====== MATERIAL SHOWN ======
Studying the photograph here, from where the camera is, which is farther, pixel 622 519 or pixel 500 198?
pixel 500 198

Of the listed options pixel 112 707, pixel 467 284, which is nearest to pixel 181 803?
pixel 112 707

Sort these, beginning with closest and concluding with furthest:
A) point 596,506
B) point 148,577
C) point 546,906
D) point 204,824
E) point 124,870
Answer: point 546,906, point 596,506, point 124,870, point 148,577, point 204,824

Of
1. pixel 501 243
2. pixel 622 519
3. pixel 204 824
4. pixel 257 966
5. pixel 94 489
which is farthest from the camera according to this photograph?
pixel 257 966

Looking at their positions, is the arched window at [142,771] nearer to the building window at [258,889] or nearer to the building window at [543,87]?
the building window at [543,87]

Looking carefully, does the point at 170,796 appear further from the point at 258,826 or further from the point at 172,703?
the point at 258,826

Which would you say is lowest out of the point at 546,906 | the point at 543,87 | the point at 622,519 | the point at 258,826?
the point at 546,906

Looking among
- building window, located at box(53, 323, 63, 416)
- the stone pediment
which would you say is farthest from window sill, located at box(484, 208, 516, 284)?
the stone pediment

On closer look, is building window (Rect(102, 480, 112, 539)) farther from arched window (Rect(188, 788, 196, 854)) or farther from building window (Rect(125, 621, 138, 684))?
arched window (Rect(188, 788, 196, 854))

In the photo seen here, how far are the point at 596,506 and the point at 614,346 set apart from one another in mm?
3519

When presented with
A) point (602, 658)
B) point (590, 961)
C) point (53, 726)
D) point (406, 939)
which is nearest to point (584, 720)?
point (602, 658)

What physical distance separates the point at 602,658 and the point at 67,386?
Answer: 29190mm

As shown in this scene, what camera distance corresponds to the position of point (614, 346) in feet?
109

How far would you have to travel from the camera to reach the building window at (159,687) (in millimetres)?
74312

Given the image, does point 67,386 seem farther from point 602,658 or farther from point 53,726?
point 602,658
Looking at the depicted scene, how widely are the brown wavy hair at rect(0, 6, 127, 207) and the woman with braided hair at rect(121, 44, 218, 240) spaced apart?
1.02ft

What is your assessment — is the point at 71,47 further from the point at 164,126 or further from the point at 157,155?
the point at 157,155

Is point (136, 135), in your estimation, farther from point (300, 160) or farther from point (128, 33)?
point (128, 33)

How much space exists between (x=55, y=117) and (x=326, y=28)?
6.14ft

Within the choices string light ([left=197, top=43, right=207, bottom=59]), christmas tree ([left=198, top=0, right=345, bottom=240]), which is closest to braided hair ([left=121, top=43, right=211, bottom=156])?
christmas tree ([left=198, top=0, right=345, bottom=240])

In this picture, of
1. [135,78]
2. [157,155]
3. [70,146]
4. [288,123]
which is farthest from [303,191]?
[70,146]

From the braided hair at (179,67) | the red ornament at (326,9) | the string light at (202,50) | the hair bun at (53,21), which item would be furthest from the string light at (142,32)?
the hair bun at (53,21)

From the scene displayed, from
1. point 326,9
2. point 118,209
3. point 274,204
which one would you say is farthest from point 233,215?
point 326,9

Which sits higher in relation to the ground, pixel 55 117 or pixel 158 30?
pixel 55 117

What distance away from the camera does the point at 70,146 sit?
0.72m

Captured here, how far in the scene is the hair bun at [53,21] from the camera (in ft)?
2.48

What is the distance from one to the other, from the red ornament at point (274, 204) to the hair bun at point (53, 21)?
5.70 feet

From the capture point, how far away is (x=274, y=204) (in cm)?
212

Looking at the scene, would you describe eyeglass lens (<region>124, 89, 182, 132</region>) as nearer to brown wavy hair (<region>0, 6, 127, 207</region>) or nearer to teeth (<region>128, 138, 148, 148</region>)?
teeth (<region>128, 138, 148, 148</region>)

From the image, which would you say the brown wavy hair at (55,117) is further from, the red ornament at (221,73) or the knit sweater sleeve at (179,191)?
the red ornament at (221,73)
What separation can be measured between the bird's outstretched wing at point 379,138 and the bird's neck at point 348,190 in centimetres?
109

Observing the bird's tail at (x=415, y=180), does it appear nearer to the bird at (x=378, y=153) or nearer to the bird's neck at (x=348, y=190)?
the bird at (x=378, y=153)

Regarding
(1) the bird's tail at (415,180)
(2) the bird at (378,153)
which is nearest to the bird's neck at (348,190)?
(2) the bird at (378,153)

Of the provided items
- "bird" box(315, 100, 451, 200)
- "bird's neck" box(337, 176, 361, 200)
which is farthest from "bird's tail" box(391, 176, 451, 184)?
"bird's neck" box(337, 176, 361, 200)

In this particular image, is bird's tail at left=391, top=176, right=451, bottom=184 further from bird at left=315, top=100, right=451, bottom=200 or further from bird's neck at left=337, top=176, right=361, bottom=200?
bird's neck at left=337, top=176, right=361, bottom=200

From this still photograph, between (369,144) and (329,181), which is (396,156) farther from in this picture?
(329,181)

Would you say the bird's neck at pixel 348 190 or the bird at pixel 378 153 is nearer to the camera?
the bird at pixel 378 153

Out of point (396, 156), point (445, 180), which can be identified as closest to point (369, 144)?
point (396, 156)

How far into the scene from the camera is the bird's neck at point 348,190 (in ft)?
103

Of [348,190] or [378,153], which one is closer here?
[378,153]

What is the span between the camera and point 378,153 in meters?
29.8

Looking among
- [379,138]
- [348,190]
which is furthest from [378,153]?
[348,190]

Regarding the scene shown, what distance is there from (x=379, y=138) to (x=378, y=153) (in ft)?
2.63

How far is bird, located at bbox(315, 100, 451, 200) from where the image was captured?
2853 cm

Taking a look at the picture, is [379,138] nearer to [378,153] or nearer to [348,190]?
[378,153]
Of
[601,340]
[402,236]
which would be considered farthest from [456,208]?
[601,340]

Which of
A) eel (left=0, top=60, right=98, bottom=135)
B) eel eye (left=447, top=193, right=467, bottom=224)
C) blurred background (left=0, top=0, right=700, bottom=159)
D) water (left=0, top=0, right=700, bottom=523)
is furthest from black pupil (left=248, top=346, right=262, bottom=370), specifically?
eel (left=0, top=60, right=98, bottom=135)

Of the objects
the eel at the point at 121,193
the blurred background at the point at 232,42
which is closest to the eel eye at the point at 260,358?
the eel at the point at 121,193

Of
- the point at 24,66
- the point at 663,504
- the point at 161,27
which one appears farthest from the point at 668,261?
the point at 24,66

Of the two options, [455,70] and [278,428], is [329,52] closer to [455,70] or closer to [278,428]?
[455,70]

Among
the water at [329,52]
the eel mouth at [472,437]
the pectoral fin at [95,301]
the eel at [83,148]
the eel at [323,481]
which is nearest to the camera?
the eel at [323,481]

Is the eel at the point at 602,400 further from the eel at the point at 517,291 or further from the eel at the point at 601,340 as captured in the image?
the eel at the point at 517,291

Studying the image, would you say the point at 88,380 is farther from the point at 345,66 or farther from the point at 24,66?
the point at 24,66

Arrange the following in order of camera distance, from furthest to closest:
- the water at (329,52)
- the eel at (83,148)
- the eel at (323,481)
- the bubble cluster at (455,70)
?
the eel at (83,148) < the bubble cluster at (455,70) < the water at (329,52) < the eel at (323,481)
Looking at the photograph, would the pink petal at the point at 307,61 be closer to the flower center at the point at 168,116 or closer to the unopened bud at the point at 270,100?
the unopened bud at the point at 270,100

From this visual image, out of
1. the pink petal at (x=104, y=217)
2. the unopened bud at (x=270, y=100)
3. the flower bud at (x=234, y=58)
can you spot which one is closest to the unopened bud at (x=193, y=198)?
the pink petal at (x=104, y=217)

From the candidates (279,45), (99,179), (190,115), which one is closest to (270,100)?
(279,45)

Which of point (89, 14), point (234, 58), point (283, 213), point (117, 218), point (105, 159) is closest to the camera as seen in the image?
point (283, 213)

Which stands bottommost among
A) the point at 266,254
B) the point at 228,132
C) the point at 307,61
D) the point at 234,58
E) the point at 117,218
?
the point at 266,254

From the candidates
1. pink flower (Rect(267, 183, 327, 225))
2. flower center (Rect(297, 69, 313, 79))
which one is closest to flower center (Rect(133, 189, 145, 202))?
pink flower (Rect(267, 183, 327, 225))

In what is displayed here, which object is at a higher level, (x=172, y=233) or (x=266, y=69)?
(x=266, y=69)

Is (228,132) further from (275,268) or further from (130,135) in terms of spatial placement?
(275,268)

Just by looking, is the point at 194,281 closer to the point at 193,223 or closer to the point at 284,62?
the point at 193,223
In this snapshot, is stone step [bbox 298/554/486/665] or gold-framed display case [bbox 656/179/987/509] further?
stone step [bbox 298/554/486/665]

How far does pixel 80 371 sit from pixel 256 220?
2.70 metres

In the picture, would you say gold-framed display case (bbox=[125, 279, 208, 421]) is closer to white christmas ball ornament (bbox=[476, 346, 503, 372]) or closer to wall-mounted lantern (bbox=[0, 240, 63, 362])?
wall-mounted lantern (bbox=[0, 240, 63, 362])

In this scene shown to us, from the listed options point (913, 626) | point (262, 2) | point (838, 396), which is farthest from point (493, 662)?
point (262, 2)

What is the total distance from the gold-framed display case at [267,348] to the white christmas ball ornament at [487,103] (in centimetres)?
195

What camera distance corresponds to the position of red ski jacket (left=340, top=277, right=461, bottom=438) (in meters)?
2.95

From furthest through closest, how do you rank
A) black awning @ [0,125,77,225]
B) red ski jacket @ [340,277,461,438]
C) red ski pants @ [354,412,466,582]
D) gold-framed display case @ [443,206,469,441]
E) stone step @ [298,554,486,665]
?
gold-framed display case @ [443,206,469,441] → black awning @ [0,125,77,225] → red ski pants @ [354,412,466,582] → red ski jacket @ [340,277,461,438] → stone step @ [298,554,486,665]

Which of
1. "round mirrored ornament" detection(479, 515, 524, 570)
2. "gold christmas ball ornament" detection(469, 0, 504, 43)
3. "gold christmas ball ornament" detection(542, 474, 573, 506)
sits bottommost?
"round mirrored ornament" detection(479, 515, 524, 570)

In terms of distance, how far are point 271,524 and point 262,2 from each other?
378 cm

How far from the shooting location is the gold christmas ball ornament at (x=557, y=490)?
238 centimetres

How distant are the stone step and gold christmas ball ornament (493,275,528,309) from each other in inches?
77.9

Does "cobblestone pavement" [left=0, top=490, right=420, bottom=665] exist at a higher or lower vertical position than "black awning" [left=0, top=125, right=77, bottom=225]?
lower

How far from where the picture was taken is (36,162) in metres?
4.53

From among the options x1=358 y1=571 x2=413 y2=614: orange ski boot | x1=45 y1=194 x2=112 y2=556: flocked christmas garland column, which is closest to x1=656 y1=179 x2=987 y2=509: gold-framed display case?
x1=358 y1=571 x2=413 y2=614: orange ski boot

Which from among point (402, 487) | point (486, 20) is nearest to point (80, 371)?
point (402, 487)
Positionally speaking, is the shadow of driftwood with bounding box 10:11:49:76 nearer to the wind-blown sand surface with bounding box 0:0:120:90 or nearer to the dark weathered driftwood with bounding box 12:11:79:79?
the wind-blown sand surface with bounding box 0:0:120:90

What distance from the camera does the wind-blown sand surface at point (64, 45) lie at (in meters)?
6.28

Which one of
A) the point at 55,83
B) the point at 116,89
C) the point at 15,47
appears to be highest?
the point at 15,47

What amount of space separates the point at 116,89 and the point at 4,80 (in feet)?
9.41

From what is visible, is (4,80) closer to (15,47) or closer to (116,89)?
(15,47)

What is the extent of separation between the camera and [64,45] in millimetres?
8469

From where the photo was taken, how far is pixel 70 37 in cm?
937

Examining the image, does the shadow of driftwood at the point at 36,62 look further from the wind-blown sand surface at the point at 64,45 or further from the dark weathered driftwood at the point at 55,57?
======
◆ **YOUR GOAL**: Collect each line of the records above that contains the word "farthest", and copy those lines out in full.

◆ **TASK RESPONSE**:
which is farthest from the camera according to this photograph?
which would you say is farthest from window sill, located at box(484, 208, 516, 284)?
which is farthest from [303,191]?
which one would you say is farthest from point 233,215?
which is farthest from "bird's tail" box(391, 176, 451, 184)?
which would be considered farthest from [456,208]?
which one appears farthest from the point at 668,261?
In this scene shown to us, from the listed options point (913, 626) | point (262, 2) | point (838, 396), which is farthest from point (493, 662)?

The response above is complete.